## Source document
***
Re: [algogeeks] Re: output....

[nicks]

what's the problem...when t=6 the break statement gets executed and the
control comes out of the for loop......

hence prints 6..

On Mon, Jun 20, 2011 at 12:05 AM, Oppilas <jatka.oppimi...@gmail.com> wrote:

> Sanjay,
> Whenever we encounter a break statement does not it means to take the
> program counter outside of the current loop.
> I am confused a little bit. Someone please clarify.
> See the following program
> #include<stdio.h>
> #include<stdlib.h>
> int main(){
>    int t=4;
>    for(int i=0;i<5;i++){
>    if(1){
>          if(t==6) break;
>          }
>          t++;
>    }
>   printf("%d",t);
>   /* Prints 6 */
>    return 0;
> }
>
> ~
> Oll
> On Jun 19, 6:05 pm, sanjay ahuja <sanjayahuja.i...@gmail.com> wrote:
> > i=4 is default case for but there is no break statement after default
> > case. There for all cases until break is encountered will be executed.
***
## Information provided
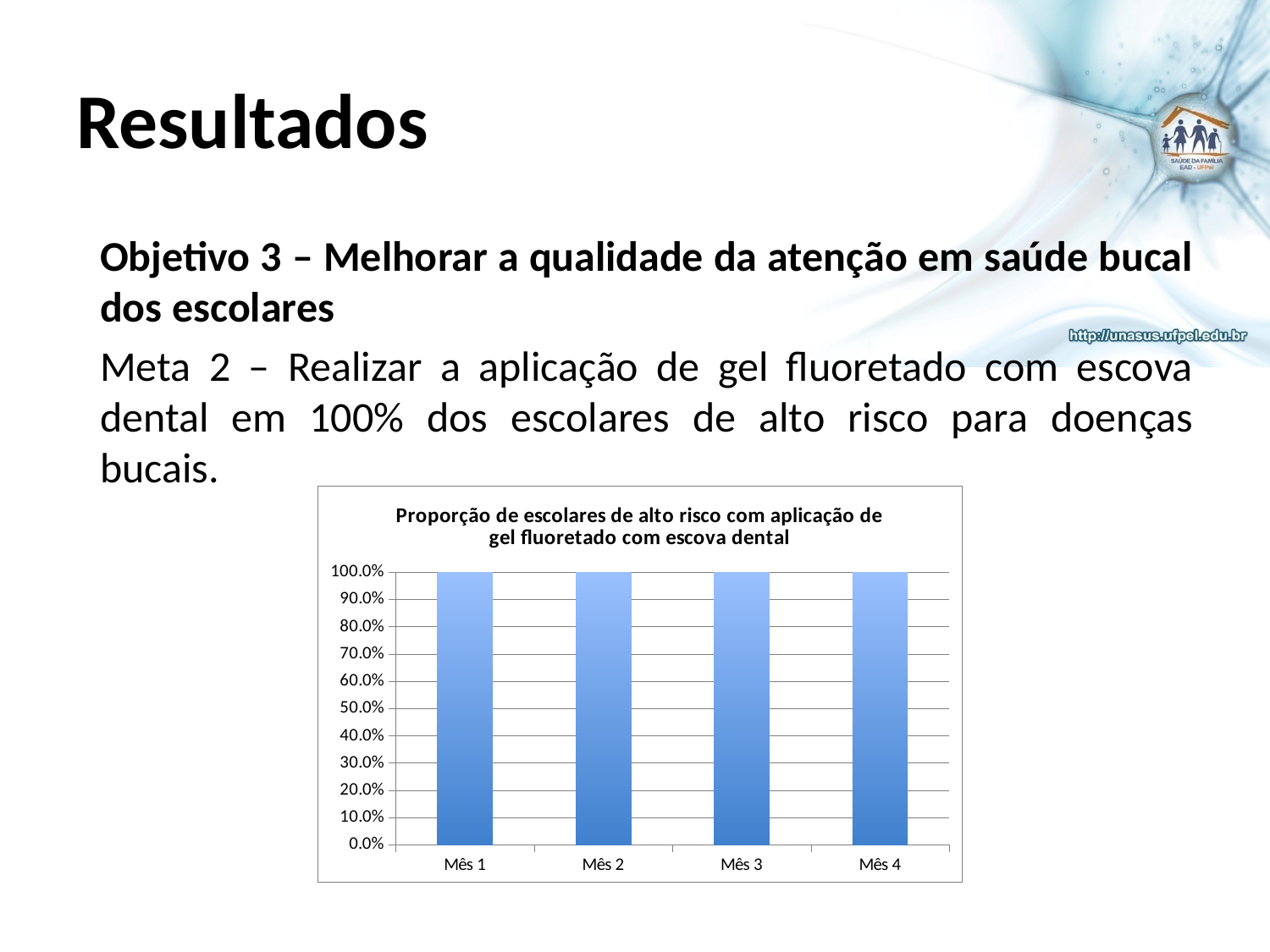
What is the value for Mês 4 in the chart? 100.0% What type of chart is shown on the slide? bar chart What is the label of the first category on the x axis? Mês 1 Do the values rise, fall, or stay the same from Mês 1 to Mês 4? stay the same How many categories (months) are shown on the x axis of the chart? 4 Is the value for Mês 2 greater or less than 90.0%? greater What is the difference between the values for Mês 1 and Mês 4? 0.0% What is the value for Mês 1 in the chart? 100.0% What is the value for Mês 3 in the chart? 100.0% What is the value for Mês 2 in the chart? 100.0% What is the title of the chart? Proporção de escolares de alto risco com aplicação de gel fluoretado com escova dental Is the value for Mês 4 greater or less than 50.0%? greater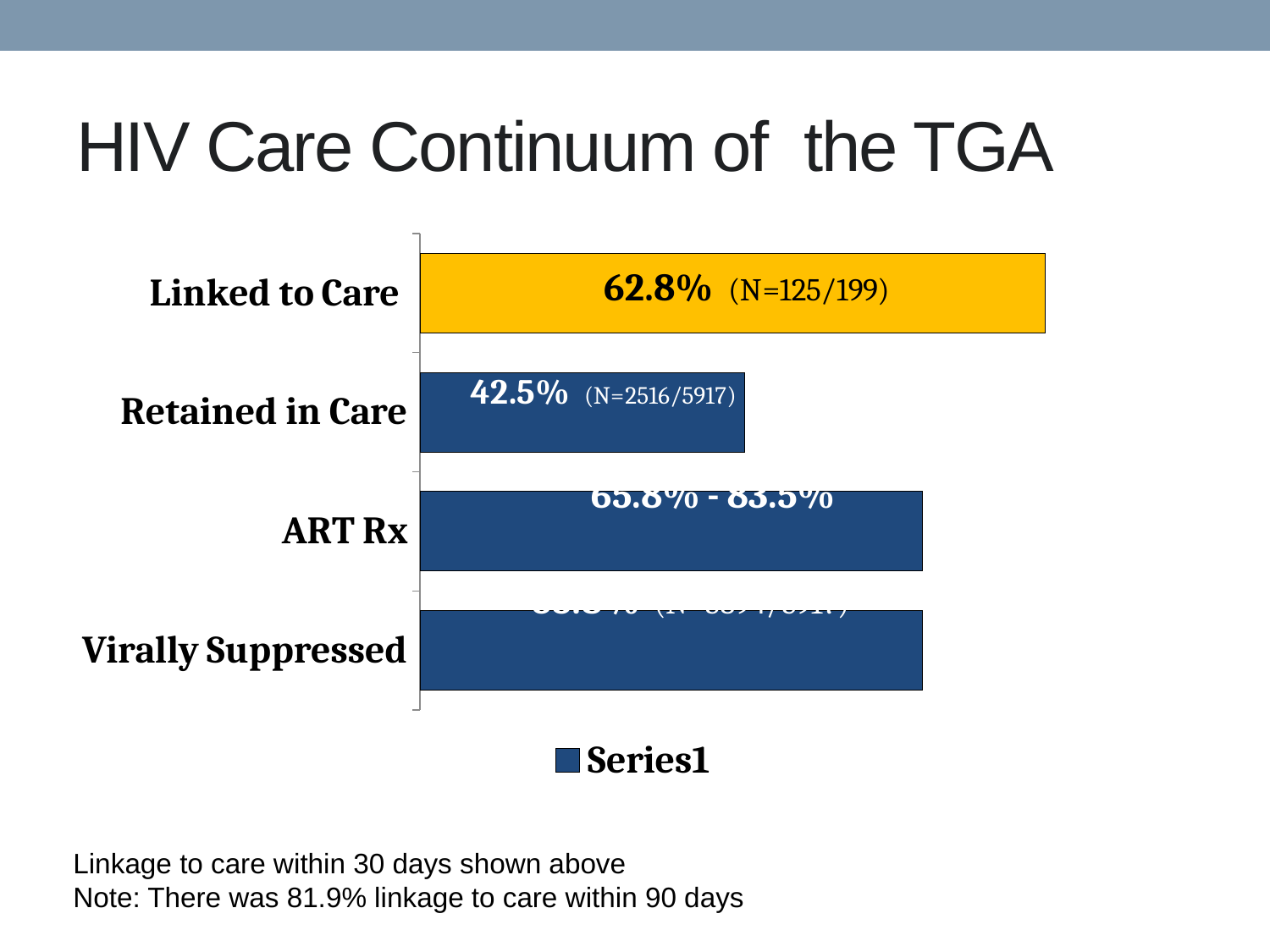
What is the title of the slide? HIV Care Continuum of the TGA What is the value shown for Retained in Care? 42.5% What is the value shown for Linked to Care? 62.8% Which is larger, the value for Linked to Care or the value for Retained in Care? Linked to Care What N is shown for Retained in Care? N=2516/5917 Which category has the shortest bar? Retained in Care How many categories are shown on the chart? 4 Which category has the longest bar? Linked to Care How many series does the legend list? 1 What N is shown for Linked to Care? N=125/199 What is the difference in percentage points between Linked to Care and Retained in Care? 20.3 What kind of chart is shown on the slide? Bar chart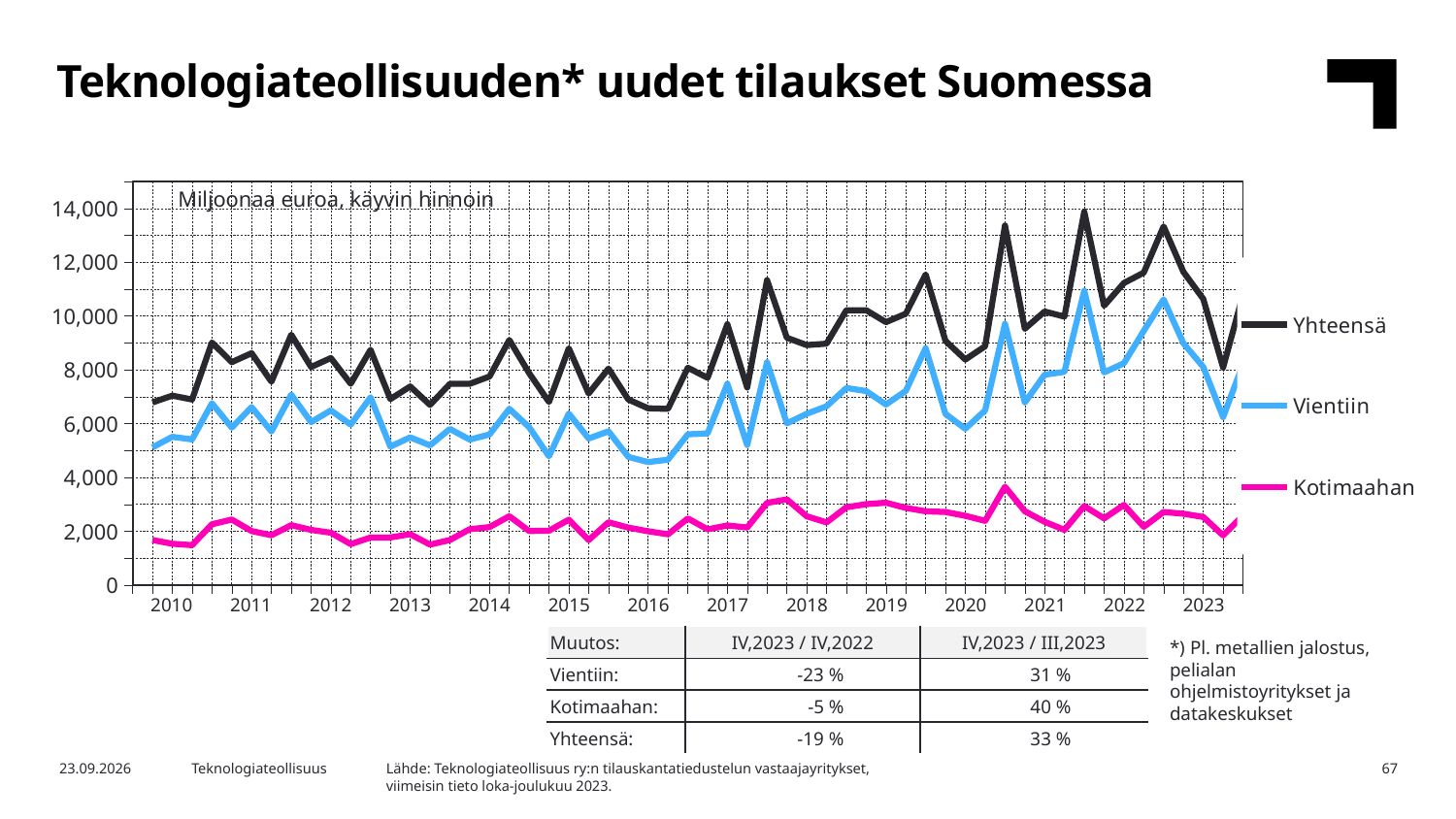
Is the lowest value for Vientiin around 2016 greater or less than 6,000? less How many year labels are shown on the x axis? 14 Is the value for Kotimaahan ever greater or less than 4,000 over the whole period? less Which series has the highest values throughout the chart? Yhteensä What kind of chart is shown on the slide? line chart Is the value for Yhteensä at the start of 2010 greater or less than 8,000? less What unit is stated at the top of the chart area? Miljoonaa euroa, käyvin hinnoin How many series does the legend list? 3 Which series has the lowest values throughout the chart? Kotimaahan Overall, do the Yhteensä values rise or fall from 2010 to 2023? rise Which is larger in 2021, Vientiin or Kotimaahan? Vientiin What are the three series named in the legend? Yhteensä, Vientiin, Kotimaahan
***
## Assigned task
Carry on the forum thread about the C break statement from its last line. The data plays no part here.

## Result of the task
> > so i += 5;  makes i=9
> > i -= 4; will make i=5
> > and then break
> > so i is 5
> >
> >
> >
> >
> >
> >
> >
> >
> >
> > On Sun, Jun 19, 2011 at 6:29 PM, sahil <sahil18...@gmail.com> wrote:
> > > #include<stdio.h>
> > > void main()
> > > { int i = 4;
> >
> > > switch (i)
> > > {
> >
> > > default: ;
> > > case 3:
> > > i += 5;
> > > if ( i == 8)
> > > {
> > > i++;
> > > if (i == 9) break;
> > > i *= 2;
> > > }
> > > i -= 4;
> > > break;
> >
> > > case 8:
> > > i += 5;
> > > break;
> > > }
> > > printf("i = %d\n", i);
> > > }
> >
> > > output:
> >
> > > i=5
> >
> > > how..........? can sme one explain...!!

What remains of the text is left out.